Joe and Dave + SASA:
I have combed my notes. Here's what I have which I have removed some
password info on but I think it can help rebuild the process. Dave, can
you take a look? I can get you passwords. Talon1 still exists,
spamassassin-vm does not, I have a backup of spamassassin-vm from 3.7
months ago.
Regards,
KAM
#1 - Some boxes are just names for other boxes
trap-proc.spamassassin.org. Sonic has scripts set up to archive
collected spam to that server.
#2 - My notes from spamassassin-vm.apache.org that catastrophically died:
this was the traps cron that needs to be added on spamassassin-vm
20 2 * * * rsync -rze ssh --whole-file --size-only --delete
j...@trap-proc.spamassassin.org
<mailto:j...@trap-proc.spamassassin.org>:/home/jm/cor/.
/export/home/bbmass/uploadedcorpora/traps/.
DONE - add this traps account
DONE - fix perms for /export/home/bbmass/uploadedcorpora/traps/
DONE - add cron job
#3 - From April 2017
Let me know if you are not the correct person to talk to about this, but
we are having issues reaching trap-proc.spamassassin.org. It looks like
we have some scripts set up to archive collected spam to that server,
and I haven't seen a successful connection for a few days now.
--
Grant Keller
System Operations
grant.kel...@sonic.com <mailto:grant.kel...@sonic.com>
#4 - from 2014
The box at Sonic is the backend for the SpamAssassin spamtraps feed. To
be honest, I am not sure anyone or anything is consuming the collected
data at this stage -- it should probably be shut down, unless someone
wants to take it over?
incoming.spamassassin.org : this is the spamtrap machine at Sonic.
Basically, qpsmtpd
handles the incoming SMTP traffic, handing it off via a Gearman queue to
"gears" -- a
set of scripts running in the background which filter out noise, crap,
bounces, etc.
then buffer them to mbox files and upload.
/home/trap contains the code, /home/trapper is the output files.
/etc/init.d/gears starts the
scripts which compose it, copying them to /tmpfs first so they don't hit
the disk where possible,
for speed.
The main config file is at /home/trap/code/gears/config .

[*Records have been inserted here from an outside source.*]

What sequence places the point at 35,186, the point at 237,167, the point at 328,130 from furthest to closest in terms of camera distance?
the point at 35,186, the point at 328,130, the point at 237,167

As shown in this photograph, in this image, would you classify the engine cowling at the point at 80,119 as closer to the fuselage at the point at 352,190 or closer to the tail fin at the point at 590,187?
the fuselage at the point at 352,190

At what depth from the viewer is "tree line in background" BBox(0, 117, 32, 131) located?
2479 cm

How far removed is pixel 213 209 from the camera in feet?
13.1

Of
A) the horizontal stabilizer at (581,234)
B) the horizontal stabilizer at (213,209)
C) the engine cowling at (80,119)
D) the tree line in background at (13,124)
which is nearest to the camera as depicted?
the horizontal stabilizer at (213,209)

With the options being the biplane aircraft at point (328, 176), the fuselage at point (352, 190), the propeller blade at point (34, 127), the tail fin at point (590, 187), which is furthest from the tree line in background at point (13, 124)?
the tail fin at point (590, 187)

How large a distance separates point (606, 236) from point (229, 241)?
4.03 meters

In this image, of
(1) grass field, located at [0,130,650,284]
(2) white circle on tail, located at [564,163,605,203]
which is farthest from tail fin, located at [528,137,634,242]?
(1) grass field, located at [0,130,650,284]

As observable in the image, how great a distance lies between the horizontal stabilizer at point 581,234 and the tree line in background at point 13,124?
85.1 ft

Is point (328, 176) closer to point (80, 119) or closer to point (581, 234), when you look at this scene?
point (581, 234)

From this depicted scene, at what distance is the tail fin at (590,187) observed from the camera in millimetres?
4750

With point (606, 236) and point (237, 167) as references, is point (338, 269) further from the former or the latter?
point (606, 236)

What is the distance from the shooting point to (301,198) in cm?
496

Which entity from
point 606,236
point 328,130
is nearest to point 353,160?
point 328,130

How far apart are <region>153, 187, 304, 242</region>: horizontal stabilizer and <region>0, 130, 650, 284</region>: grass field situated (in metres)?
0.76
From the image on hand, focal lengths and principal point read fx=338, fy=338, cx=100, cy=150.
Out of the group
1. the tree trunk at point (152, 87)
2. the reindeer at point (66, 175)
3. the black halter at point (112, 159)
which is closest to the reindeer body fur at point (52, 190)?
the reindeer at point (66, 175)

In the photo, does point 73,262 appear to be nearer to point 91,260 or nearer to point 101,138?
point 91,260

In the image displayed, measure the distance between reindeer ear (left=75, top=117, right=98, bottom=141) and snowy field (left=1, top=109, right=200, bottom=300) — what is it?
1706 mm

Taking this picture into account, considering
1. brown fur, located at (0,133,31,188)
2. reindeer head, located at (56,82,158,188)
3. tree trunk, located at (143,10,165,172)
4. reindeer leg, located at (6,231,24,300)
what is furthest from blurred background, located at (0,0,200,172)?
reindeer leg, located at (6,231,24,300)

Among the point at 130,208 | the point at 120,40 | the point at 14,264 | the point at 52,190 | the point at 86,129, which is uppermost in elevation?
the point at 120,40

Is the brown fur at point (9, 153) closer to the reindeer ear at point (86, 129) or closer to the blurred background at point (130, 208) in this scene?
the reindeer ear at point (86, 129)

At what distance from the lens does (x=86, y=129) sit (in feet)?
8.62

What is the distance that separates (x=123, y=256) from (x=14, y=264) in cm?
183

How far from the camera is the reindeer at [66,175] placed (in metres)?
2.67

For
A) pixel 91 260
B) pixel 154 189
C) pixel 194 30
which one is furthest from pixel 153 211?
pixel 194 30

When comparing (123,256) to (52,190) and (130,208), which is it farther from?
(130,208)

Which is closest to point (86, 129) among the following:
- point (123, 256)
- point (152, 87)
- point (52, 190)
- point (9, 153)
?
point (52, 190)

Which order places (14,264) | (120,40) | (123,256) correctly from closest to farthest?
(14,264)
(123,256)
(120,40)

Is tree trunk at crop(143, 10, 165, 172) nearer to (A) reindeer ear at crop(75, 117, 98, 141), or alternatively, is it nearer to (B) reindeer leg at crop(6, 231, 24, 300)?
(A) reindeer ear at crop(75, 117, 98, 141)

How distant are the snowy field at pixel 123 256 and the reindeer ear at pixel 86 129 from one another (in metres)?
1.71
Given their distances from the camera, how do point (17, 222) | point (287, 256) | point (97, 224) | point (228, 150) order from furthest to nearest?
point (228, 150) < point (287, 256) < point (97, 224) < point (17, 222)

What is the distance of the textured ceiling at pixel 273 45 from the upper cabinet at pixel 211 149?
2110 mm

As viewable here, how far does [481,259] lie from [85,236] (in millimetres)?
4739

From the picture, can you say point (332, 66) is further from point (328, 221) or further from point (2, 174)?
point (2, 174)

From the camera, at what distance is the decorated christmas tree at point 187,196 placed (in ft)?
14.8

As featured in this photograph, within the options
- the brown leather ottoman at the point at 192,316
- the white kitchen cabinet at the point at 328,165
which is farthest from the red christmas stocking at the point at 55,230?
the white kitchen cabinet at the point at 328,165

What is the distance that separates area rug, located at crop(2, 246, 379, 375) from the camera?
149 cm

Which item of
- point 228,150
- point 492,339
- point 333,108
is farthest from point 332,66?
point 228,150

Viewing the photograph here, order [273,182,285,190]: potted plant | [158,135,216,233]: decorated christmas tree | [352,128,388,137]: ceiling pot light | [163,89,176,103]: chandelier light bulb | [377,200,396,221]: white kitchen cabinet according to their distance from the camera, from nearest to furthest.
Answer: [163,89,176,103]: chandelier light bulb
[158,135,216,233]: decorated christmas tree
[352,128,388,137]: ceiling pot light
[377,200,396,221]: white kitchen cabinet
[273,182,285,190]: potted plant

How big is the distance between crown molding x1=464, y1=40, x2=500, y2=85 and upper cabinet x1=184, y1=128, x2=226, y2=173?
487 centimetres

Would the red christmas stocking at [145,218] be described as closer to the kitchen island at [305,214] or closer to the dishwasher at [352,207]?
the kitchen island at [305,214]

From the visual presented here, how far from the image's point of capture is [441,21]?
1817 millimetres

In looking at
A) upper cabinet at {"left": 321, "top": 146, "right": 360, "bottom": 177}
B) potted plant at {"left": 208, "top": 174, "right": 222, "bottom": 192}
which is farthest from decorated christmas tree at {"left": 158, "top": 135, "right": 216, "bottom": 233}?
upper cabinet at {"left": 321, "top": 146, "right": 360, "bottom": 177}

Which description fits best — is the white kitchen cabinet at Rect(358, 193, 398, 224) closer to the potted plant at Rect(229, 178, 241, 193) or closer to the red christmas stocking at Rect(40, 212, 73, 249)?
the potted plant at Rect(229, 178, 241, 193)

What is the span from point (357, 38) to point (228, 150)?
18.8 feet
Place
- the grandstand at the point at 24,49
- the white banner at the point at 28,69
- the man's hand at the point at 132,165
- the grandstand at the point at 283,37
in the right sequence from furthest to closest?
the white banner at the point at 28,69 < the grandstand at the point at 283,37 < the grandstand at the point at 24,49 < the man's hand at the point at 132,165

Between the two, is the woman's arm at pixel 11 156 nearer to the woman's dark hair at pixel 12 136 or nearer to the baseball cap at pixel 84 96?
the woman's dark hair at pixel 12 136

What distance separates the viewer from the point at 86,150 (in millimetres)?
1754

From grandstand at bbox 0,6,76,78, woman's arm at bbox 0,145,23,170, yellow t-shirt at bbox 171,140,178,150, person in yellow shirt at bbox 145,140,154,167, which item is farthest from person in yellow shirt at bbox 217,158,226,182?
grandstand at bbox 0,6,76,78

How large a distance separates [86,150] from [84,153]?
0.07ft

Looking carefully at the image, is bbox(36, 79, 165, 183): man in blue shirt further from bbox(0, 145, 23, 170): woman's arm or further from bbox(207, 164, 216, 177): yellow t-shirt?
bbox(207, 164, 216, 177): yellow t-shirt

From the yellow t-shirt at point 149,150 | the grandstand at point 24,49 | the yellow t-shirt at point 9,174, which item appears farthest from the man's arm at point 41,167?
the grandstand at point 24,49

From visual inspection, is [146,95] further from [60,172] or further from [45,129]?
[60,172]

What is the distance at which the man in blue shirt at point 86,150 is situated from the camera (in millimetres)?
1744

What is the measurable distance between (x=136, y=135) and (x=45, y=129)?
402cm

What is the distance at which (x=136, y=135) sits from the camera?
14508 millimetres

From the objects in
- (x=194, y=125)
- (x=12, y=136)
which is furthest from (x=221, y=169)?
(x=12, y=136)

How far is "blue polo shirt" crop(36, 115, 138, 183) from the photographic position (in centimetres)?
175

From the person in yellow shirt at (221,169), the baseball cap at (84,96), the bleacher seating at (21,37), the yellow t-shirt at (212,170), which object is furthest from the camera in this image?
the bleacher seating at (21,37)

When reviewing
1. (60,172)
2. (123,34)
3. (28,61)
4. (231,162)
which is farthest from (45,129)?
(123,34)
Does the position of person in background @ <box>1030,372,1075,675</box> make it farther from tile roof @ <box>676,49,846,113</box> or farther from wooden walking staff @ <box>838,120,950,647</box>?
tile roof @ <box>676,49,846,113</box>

The buffered mbox files are then uploaded to my S3 account, using an IAM
credential which can only
access one single bucket called "mailtrap". After 1 day those files are
auto-expired.
This stuff all appears to be working ok, although the volume is pretty
high (and I suspect
it's costing me a fair bit of money even despite the auto-expiration!)

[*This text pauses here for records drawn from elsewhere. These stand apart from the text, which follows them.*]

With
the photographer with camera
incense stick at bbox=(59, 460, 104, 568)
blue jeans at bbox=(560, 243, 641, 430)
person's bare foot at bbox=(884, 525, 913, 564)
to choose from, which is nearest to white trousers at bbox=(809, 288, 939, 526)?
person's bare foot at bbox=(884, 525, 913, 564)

Next step is spamassassin2.zones.apache.org, which has an alias of
"trap-proc.spamassassin.org"
in DNS. A cron on my user account runs
"/home/trapscripts/copy_to_corpus" which
(at least at some point) appears to have selected a randomised subset of
uploaded spam corpora
into /home/jm/cor/spam and /home/jm/cor/nonspam. Those directories are
now empty, so
I think this part may have broken at some point in 2013 :(
I can't track down the script which downloads files from the S3 account,
annoyingly!
Again, everything there runs as "jm".
Finally there is talon1. The host is talon1.pccc.com; username "jm",
password is in
spamassassin2.zones.apache.org/root/sought_rules_info.txt (readable only by
root).
That host is being used to generate the SOUGHT rulesets, and as far as I can
see (apologies, I haven't been monitoring it at all recently!) it still
seems
to be doing so. It all runs from the "jm" user account, every 4 hours from
cron; see "crontab -l". Part of the process is to rsync-over-ssh the
ham and spam
corpus from jm@spamassassin2.
Then the final step of that script is to publish the files to my server
at taint.org,
by "svn commit"ing in ~/sought on talon1. That directory commits back to an
svn repo on that host over svn+ssh, then SSHes to that host and runs a
script;
that generates GPG signatures, updates the DNS records and pushes it to the
Cloudfront/S3 bucket for rules.yerp.org. If/when you guys take this
over, this
bit definitely needs to be moved to another host and account, since that's
my main personal server ;)
Having said that, I'm happy to hand over the credentials to all the
other "jm" accounts
named above. I've put the passwords into
spamassassin2.zones.apache.org/root/sought_rules_info.txt (readable only
by root).
Feel free to take over those accounts and do what you will with them ;)
Sorry I haven't handed this over earlier -- even reverse-engineering all
this took
quite a lot of effort. Legacy systems suck!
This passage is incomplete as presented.